Qu’elles s’appellent Natalina Soledad, Aramida Florença, Adelha Santana Limoneiro, Mary Benedita, Rose Dusreis, Régina Anastacia ou encore Shirley Paiwào, elles font toutes parties des Insoumises. Kidnappées, réduites en esclavage, violées, moquées, méprisées, dépossédées de leurs corps, violentées ou enragées, elles refusent de se tapir dans l’ombre et le silence en livrant leurs histoires personnelles à Conceiçao Evaristo qui met alors, de sa plume habile et poétique, en lumière et en perspective le caractère collectif de ces récits. Résiliées, dignes et battantes dans l’adversité et la souffrance. 

COMBLER LE VIDE DE L’HISTOIRE

Au départ, le livre nait d’une provocation : « Lors d’un colloque littéraire, on m’a demandé ‘Mais pourquoi les histoires de femmes noires ont toujours une fin triste ?’ et je lui ai répondu que si elle voulait voir une fin heureuse, il fallait regarder une telenovela. Malgré tout, la remarque m’a titillée. »

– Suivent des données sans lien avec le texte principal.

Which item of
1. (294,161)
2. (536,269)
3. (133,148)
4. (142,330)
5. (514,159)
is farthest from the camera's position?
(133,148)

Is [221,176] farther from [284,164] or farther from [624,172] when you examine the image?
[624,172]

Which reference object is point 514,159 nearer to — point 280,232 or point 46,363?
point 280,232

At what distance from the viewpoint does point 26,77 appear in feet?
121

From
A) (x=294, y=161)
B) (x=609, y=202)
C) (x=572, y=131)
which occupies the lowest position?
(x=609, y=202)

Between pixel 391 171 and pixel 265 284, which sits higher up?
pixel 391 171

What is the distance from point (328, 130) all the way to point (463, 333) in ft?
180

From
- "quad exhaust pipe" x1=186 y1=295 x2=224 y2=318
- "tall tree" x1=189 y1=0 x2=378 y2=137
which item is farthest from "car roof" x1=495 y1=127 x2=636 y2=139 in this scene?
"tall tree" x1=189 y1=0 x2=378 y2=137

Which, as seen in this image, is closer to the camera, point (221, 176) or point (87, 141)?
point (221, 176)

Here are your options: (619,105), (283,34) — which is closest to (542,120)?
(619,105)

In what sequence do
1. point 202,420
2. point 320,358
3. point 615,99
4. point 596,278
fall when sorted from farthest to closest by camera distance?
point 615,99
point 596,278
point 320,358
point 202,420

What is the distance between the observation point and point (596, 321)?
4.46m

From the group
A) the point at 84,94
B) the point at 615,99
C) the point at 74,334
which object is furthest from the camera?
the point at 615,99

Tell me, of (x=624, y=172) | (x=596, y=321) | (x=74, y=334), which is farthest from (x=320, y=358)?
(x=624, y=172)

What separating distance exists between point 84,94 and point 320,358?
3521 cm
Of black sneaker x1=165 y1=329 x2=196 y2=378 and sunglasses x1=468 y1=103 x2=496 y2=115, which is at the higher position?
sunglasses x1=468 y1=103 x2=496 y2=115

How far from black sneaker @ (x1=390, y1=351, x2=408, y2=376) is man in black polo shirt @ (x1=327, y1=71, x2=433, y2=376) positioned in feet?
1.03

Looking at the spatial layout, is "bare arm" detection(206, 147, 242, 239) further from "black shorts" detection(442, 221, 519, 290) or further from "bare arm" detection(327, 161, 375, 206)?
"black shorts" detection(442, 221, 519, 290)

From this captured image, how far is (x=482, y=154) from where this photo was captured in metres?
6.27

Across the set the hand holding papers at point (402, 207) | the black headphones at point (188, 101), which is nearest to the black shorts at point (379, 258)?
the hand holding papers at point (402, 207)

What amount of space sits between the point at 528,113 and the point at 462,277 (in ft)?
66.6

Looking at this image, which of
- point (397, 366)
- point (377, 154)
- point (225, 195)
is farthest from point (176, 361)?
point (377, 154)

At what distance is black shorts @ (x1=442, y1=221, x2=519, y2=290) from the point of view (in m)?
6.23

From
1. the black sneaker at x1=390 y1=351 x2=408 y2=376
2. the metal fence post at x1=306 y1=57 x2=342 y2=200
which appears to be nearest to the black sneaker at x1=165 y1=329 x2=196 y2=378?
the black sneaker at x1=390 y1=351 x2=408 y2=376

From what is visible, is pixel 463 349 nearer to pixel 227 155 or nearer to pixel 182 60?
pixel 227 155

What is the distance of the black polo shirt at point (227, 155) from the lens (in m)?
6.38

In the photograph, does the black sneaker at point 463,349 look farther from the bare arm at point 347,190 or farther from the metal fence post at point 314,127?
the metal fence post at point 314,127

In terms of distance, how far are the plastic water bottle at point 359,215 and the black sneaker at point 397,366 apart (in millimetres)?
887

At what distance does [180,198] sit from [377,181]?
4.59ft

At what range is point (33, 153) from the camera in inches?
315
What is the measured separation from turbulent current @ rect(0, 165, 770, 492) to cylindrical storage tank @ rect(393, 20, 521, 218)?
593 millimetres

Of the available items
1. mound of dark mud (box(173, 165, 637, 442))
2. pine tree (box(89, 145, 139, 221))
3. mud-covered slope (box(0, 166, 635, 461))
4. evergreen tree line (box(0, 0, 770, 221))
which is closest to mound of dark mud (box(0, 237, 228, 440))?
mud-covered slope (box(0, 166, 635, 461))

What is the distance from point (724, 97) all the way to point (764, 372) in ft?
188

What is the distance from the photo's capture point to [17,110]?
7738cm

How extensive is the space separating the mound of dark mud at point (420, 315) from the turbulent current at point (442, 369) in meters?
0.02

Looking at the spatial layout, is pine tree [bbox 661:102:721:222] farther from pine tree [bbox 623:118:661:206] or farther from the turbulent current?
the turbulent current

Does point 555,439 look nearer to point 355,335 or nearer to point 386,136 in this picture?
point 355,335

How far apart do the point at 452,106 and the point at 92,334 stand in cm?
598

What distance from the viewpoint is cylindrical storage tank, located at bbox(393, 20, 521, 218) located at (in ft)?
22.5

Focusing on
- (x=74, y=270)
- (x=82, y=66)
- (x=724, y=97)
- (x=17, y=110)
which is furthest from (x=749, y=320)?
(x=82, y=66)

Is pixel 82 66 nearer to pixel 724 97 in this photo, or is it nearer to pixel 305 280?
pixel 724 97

Depuis le début de sa carrière, Conceiçao Evaristo s’attache à délivrer ce qu’elle appelle « l’écrit-vie » dans lequel elle retrouve la mémoire collective de ce qui a été effacé par le discours colonial en y mêlant ses souvenirs personnels, la vie dans les favelas, les mythes et légendes d’Afrique.

« Les auteur-e-s Noir-e-s cherchent à avoir un contre discours pour montrer d’autres personnages. Ils/elles se réapproprient les mythes et mémoires comme espace fondateur. »
souligne-t-elle.

La littérature afrobrésilienne existe depuis longtemps en parallèle d’une littérature nationale qui n’a pas voulu intégrer des personnes racisées à ses textes après l’abolition de l’esclavage et la période coloniale. Pourtant, ce milieu s’en défend, procédant à l’éloge du métissage :

« Mais c’est un métissage qui tend vers le blanchissement. Un des personnages de la littérature brésilienne « moderne » est un Noir sans caractère qui traverse une rivière et en ressort tout blanc… »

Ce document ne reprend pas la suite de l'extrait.